Ghana’s President, Nana Akufo-Addo, has promised the country will be ready to host the 2023 African Games after cutting the first sod on the $145 million (£105 million/€122 million) sports complex being built for the event in Ghana.
The main feature of the complex at Borteyman will be a 1,000-capacity aquatics centre, featuring a 10-lane competition and eight-lane warm-up pool.
A multi-purpose sports hall with a capacity of 10,000 will also be built and used to stage badminton, basketball, boxing, table tennis and weightlifting, along with a 500-seat temporary dome to host handball, judo, karate, taekwondo and volleyball.
A tennis centre with five courts, including a 1,000-capacity centre court, a six-lane warm-up athletics track, and a FIFA standard football training field are also due to be included as part of the new complex.
President Aufo-Addo said that hosting the African Games had been an ambition of Ghana since they were first held in 1965.
“It is in light of this that I instructed the Ministry of Youth and Sports, on 8th May 2018, to prepare, bid and win the hosting rights of the 13th African Games,” he said at the special ceremony.

++++++++

TASK REQUIREMENTS:
A: Please answer these from the passage:
(i) How much, in US dollars, is the sports complex costing?
(ii) What is the capacity of the multi-purpose sports hall?
(iii) On what date did the President instruct the Ministry of Youth and Sports to bid for the Games?
B: Write out part of the passage word for word. Begin at the words "The main feature" and stop after "the new complex.".
Use only the passage to respond.

Collected data entries, lightly reworded:

++++++++

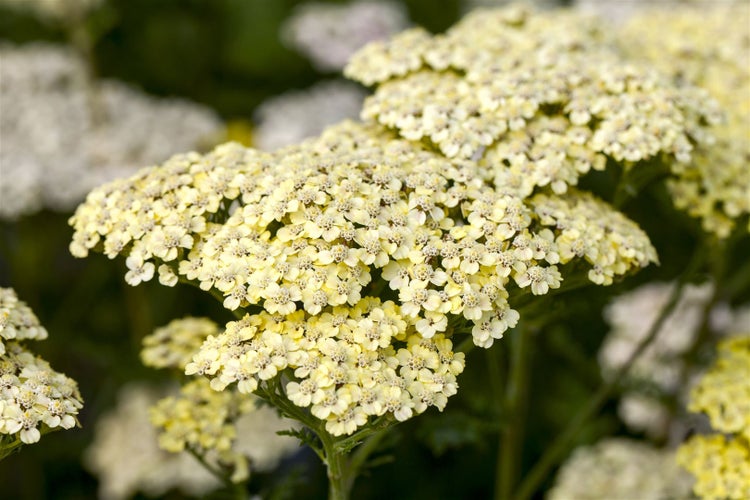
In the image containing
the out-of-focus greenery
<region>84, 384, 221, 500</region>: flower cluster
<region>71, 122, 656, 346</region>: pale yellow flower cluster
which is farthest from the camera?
the out-of-focus greenery

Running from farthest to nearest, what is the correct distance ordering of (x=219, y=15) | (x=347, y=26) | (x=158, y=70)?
(x=219, y=15)
(x=158, y=70)
(x=347, y=26)

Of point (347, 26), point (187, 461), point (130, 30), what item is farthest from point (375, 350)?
point (130, 30)

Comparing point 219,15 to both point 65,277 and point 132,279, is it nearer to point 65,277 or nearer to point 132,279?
point 65,277

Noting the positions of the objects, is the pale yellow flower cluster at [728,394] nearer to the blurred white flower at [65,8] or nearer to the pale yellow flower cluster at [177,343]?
the pale yellow flower cluster at [177,343]

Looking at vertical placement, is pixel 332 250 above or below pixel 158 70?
above

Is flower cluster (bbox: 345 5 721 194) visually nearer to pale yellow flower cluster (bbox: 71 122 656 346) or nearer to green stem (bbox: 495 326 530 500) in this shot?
pale yellow flower cluster (bbox: 71 122 656 346)

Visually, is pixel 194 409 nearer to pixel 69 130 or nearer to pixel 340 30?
pixel 69 130

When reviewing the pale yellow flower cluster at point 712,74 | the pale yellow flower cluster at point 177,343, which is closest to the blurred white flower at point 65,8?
the pale yellow flower cluster at point 177,343

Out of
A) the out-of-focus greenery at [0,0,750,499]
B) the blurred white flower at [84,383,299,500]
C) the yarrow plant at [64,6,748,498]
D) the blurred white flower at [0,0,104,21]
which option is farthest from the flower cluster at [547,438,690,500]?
the blurred white flower at [0,0,104,21]
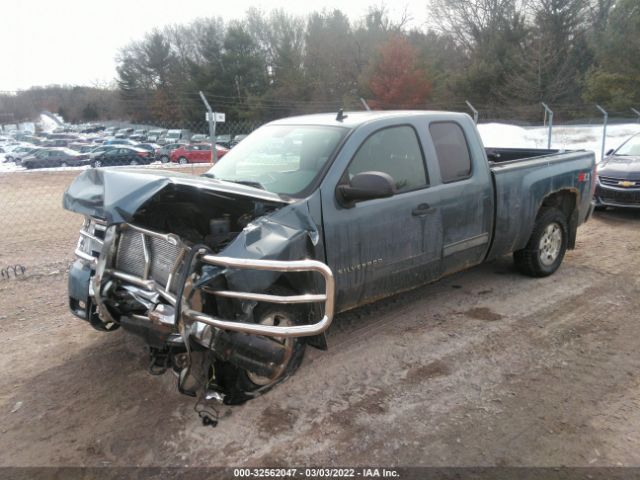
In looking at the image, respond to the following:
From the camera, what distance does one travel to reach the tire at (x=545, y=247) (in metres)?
5.39

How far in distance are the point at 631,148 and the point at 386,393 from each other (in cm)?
880

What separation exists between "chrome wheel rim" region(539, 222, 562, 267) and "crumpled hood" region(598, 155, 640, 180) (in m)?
3.79

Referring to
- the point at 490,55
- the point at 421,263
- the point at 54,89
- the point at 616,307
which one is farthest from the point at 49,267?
the point at 54,89

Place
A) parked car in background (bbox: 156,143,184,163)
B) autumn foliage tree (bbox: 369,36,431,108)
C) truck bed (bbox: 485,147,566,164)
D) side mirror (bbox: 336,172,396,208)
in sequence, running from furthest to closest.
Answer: autumn foliage tree (bbox: 369,36,431,108) → parked car in background (bbox: 156,143,184,163) → truck bed (bbox: 485,147,566,164) → side mirror (bbox: 336,172,396,208)

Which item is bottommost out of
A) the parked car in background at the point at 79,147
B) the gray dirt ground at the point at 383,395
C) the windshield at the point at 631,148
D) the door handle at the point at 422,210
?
the gray dirt ground at the point at 383,395

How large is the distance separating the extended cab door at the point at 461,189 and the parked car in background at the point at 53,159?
2819cm

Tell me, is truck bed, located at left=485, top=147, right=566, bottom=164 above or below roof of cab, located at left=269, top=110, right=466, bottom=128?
below

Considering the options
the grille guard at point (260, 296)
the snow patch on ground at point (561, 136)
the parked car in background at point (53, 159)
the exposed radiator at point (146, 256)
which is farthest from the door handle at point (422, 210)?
the parked car in background at point (53, 159)

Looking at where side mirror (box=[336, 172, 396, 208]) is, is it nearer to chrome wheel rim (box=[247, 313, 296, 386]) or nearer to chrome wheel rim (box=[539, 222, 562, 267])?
chrome wheel rim (box=[247, 313, 296, 386])

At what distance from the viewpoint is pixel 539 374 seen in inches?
140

++++++++

LIST OF ANSWERS:
A:
(i) $145 million
(ii) 10,000
(iii) 8th May 2018

B:
The main feature of the complex at Borteyman will be a 1,000-capacity aquatics centre, featuring a 10-lane competition and eight-lane warm-up pool.
A multi-purpose sports hall with a capacity of 10,000 will also be built and used to stage badminton, basketball, boxing, table tennis and weightlifting, along with a 500-seat temporary dome to host handball, judo, karate, taekwondo and volleyball.
A tennis centre with five courts, including a 1,000-capacity centre court, a six-lane warm-up athletics track, and a FIFA standard football training field are also due to be included as part of the new complex.